The HIV-1 accessory protein Vif (Viral infectivity factor) is required for the efficient infection of primary cell populations (e.g., lymphocytes and macrophages) and 'non-permissive' cell lines. Vif neutralises the host DNA editing enzyme, APOBEC3G, in the producer cell. Indeed, in the absence of a functional Vif, APOBEC3G is selectively incorporated into the budding virions and in the next cycle of infection leads to the deamination of deoxycytidines (dC) within the minus-strand cDNA during reverse transcription (Sheehy et al 2003; Li et al., 2005 ; Stopak et al. 2003).
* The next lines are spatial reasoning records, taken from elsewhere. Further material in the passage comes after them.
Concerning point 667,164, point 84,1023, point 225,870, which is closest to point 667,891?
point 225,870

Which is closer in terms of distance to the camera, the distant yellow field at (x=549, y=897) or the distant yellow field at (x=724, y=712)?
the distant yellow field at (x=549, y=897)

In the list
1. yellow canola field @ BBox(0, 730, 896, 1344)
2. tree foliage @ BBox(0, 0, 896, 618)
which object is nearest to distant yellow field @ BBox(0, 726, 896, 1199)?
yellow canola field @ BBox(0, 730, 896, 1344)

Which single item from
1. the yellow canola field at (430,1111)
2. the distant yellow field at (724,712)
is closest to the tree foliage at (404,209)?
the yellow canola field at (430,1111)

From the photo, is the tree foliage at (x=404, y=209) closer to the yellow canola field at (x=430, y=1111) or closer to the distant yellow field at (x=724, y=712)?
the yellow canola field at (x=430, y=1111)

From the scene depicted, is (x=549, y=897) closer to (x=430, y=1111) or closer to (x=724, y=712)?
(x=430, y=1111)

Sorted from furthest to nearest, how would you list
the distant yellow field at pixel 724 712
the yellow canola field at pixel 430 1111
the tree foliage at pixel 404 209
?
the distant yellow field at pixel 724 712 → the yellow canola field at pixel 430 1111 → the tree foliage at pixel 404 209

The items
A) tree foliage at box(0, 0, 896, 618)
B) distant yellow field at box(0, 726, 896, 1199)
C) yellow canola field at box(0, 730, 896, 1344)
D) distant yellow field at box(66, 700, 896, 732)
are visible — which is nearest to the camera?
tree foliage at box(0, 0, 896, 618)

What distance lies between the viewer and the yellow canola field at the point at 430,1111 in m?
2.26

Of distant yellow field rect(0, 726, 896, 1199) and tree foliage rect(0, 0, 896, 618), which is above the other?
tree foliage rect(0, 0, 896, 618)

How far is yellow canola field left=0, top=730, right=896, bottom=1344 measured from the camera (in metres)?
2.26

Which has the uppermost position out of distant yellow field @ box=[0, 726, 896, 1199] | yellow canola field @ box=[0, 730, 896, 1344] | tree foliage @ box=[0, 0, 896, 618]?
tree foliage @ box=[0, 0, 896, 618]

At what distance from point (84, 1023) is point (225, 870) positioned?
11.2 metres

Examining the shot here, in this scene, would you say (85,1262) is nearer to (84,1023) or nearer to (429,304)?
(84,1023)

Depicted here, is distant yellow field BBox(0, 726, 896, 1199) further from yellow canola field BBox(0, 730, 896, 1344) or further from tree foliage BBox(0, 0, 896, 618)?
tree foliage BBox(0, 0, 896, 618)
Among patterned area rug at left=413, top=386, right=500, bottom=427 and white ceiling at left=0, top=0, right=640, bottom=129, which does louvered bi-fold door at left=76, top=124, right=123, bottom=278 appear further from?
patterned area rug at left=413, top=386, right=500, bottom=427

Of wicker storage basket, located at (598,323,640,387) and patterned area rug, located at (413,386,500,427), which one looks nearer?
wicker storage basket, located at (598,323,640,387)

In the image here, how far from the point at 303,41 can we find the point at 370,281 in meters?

Deamination changes cytidine to uracil and thus results in G to A transitions and stop codons in the provirus. The aberrant cDNAs produced in the infected cell can either be integrated in form of non-functional proviruses or degraded. Vif counteracts the antiviral activity of APOBEC3G by associating directly with it and promoting its polyubiquitination and degradation by the 26S proteasome.
Vif binds APOBEC3G and recruits it into an E3 ubiquitin-enzyme complex composed by the cytoplasmic proteins Cullin5, Rbx, ElonginC and ElonginB (Yu et al., 2003) . Thus, in the presence of Vif, APOBEC3G incorporation into the virion is minimal.